▶ [DIRECTIONS FOR THIS TASK] All lines in the records below from the line with "说谎在蓝色背景的包装的礼物的礼物盒 库存图片" through the line with "Kong Carl Gustaf" are to be given again exactly, both ends included; the pictures are to be left out.

▶ [RECORD EXTRACTS]
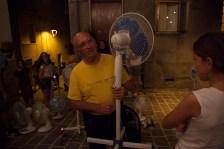 I prestatori riprendono i propri ventilatori © Andras Calamandrei
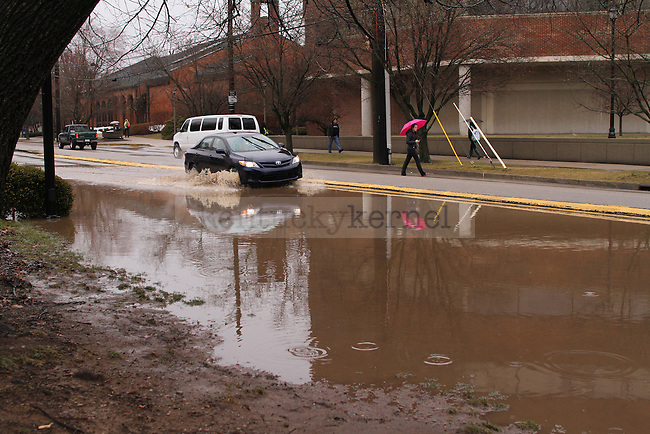 Rose Lanes is almost impassable due to flooding in Lexington , Ky., on Wednesday, March 4, 2015. Photo by Jonathan Krueger | Staff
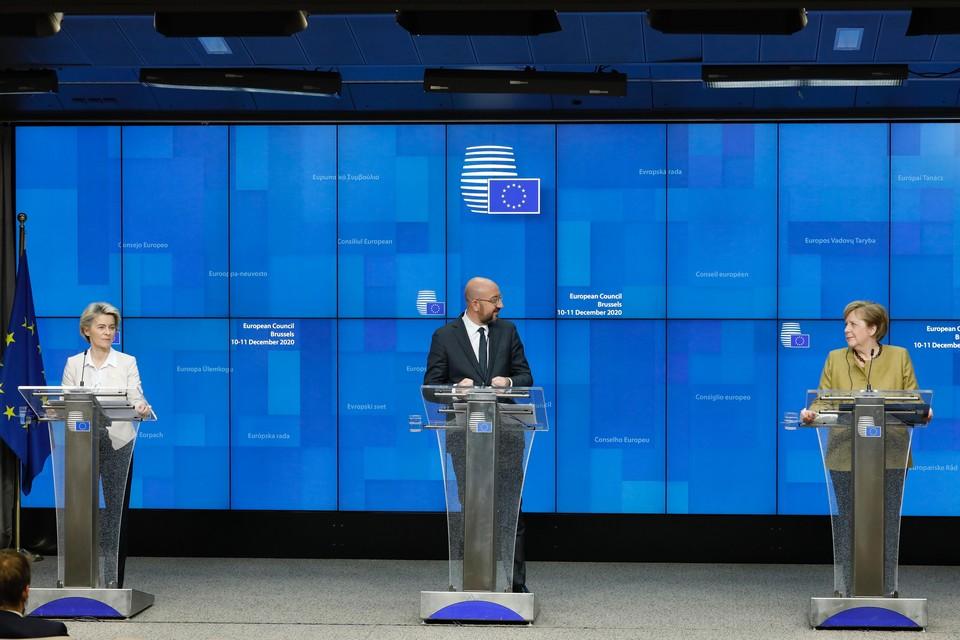 Ursula von der Leyen (Commission européenne), Charles Michel (Conseil européen) et Angela Merkel (Allemagne)
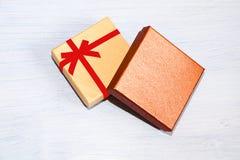 说谎在蓝色背景的包装的礼物的礼物盒 库存图片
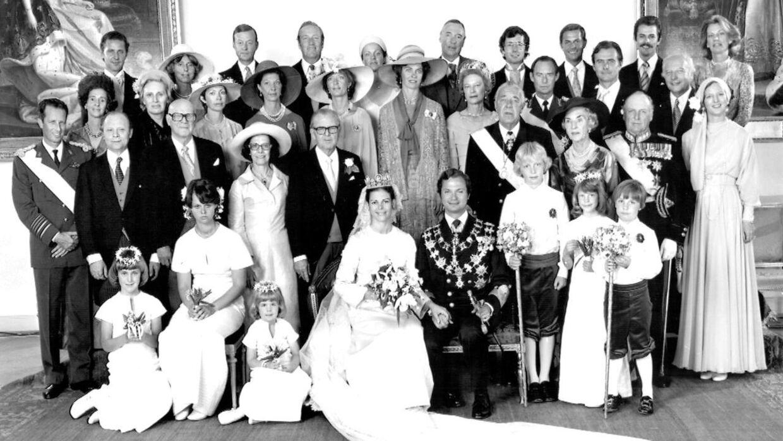 Kong Carl Gustaf giftede sig i 1976 med Silvia. »Det er almindeligt antaget, at Carl Gustaf ville have mistet sin arveret til tronen, hvis han havde giftet sig med Silvia i den gamle konges levetid,« har historiker Jon Bloch Skipper tidligere udtalt til Billed-Bladet.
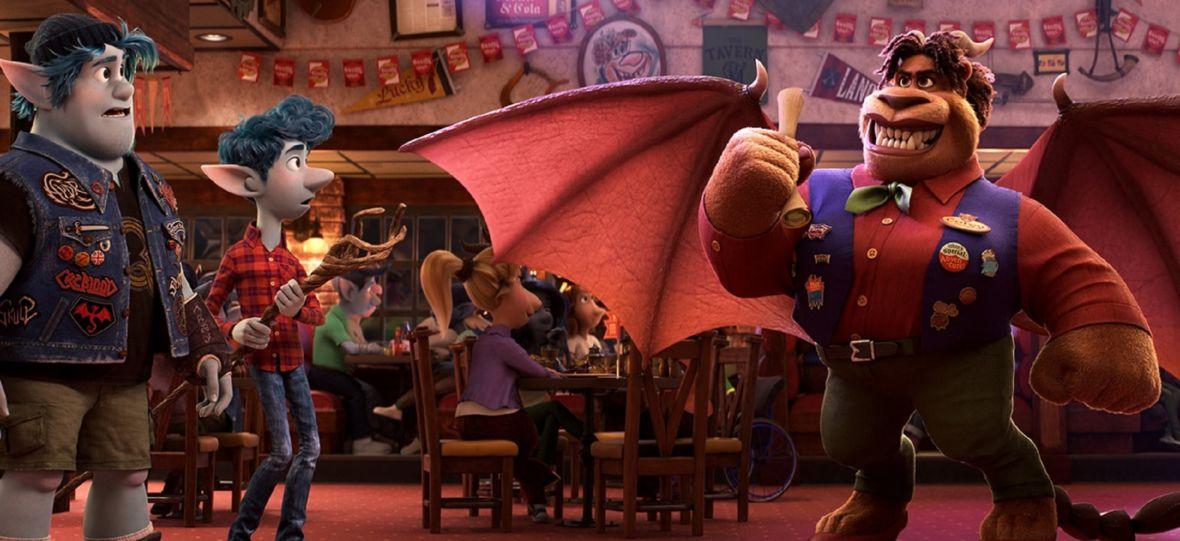 """Najnowszy film studia Pixar już dostępny na VOD. Dzisiaj premiera """"Naprzód"""" na HBO i HBO GO"""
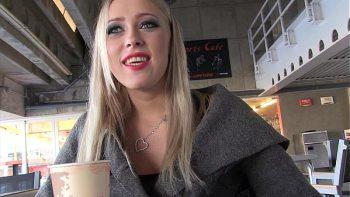 يأخذ المرأة الروسية لتناول القهوة ثم يصاب بالجنون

▶ [RESPONSE AREA]
 说谎在蓝色背景的包装的礼物的礼物盒 库存图片
 Kong Carl Gustaf giftede sig i 1976 med Silvia. »Det er almindeligt antaget, at Carl Gustaf ville have mistet sin arveret til tronen, hvis han havde giftet sig med Silvia i den gamle konges levetid,« har historiker Jon Bloch Skipper tidligere udtalt til Billed-Bladet.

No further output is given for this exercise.